Our analysis has defined the presence of multiple BCoV species present in the same animal. We detected evidence for intra-host quasispecies (significant sequence variation between enteric and respiratory strains) and also intra-isolate quasispecies (sequence ambiguities within the same strains). The comprehensive dissection of BCoV quasispecies will aid in an understanding of BCoV population dynamics and pathogenesis. The presence of intra-host and intra-isolate BCoV quasispecies suggests that BCoV evolves through selection pressures working on a quasispecies basis. Recent evidence has suggested that many RNA viruses exist as quasispecies in vivo and in vitro (Domingo et al., 1998). Viral quasispecies are characterized by continuous genetic variation within virus populations which is a result of the high error rates of most RNA virus-encoded RNA-dependent RNA polymerases. Quasispecies evolution can occur in individual hosts, geographically related areas, or different temporal phases during the course of infection. Examples of RNA viruses with distinctive quasispecies include bovine viral diarrhea virus, West Nile virus, and hepatitis A virus (Costa-Mattioli et al., 2006, Jerzak et al., 2005, Jones et al., 2002). Rapid evolutionary change allows viruses to adapt to changing micro or macro environments, increase viral fitness, and maintain balance with host immune systems in order to achieve long-term survival in nature. It is believed that pathogenesis is determined by viral quasispecies rather than by the action of a single genotype (Vignuzzi et al., 2006). Increasing evidence indicates that quasispecies development may lead to the selection of virulent viruses and to the emergence of new viral species (Domingo, 1997, Domingo et al., 2006, Holland et al., 1982). Research suggests that SARS-CoV, a newly emerging human CoV, exists as quasispecies in individual patients (Xu et al., 2004) and a genetically diverse population of SARS-like coronaviruses are present in geographically closely related Chinese horseshoe bats (Ren et al., 2006).

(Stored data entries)
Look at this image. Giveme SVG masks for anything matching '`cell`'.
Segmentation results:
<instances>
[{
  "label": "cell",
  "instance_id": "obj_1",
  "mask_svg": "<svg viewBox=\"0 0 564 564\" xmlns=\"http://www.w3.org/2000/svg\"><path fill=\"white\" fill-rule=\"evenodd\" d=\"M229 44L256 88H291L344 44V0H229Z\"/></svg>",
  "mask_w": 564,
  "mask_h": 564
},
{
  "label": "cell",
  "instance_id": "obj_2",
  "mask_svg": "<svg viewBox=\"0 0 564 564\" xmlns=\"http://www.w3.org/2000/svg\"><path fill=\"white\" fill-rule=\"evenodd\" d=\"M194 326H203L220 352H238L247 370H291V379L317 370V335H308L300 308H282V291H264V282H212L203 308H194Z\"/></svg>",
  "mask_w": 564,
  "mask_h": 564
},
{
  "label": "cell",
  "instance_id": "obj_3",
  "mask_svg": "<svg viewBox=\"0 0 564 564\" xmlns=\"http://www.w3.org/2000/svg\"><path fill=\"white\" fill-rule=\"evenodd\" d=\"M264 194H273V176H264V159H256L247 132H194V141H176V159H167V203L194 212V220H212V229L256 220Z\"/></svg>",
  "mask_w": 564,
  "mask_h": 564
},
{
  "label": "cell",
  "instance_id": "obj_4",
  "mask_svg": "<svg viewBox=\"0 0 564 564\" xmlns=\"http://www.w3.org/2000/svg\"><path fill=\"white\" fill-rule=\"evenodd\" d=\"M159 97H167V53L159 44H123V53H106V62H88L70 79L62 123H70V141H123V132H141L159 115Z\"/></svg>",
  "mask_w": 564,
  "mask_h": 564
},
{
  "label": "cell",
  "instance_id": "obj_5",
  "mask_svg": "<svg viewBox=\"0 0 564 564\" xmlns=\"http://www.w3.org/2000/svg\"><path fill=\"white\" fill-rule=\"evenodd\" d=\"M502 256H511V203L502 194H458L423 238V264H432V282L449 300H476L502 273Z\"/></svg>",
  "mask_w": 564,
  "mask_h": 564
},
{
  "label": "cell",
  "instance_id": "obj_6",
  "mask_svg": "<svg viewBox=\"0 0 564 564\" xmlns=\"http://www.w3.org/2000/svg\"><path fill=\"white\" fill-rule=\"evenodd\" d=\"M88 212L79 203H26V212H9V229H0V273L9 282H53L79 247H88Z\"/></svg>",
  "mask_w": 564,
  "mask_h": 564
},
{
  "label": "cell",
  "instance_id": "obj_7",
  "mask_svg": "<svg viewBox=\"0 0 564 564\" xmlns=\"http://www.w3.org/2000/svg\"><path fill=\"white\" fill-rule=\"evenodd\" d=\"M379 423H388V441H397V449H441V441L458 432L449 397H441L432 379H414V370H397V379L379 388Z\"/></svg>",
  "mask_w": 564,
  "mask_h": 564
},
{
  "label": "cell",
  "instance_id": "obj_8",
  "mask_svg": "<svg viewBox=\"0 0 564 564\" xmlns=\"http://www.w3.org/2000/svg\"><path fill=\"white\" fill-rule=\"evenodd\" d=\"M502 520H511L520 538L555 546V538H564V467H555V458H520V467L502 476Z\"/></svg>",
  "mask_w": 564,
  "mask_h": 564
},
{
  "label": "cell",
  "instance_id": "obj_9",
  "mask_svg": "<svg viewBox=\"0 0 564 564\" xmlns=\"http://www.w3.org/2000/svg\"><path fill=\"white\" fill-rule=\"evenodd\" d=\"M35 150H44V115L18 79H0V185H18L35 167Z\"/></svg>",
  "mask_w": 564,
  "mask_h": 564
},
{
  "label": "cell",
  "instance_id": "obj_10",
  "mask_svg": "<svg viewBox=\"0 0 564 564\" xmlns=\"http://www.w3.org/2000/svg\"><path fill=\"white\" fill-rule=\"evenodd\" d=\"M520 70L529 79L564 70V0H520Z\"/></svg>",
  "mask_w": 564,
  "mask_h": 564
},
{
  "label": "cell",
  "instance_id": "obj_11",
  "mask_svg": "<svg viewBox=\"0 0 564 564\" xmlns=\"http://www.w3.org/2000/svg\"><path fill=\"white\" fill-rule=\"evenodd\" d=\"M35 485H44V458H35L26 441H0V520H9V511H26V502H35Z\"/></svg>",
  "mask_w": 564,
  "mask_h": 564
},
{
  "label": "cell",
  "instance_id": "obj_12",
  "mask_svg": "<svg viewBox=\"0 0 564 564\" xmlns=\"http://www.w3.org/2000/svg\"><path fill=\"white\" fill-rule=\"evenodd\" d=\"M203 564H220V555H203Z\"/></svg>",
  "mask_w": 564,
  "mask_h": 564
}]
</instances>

* **Problem to work on**
Pick up the passage on bovine coronavirus quasispecies after its last sentence and continue writing it. These lines are separate material and have no connection to the passage.

* **Written reply**
Understanding BCoV evolution is important because not only is this virus of economical importance to the cattle industry, but also this virus shows antigenic and biological similarities to other group 2a human CoVs including HCoV-OC43 and shares biological, pathogenic properties, and pneumoenteric tropisms with group 2b SARS-CoVs. Based on sequence analysis, researchers have shown the potential zoonotic transmission of a BCoV to human beings (Vijgen et al., 2005) and previously confirmed the isolation of a bovine-like CoV from a child with diarrhea (Zhang et al., 1994b). Moreover the bovine-like, human CoV isolate infected and caused disease in gnotobiotic calves (Han et al., 2006). Information on BCoVs genomics will aid in our understanding of the evolution of both BCoVs and human CoVs including HCoV-OC43 and the recently emerged SARS-CoV.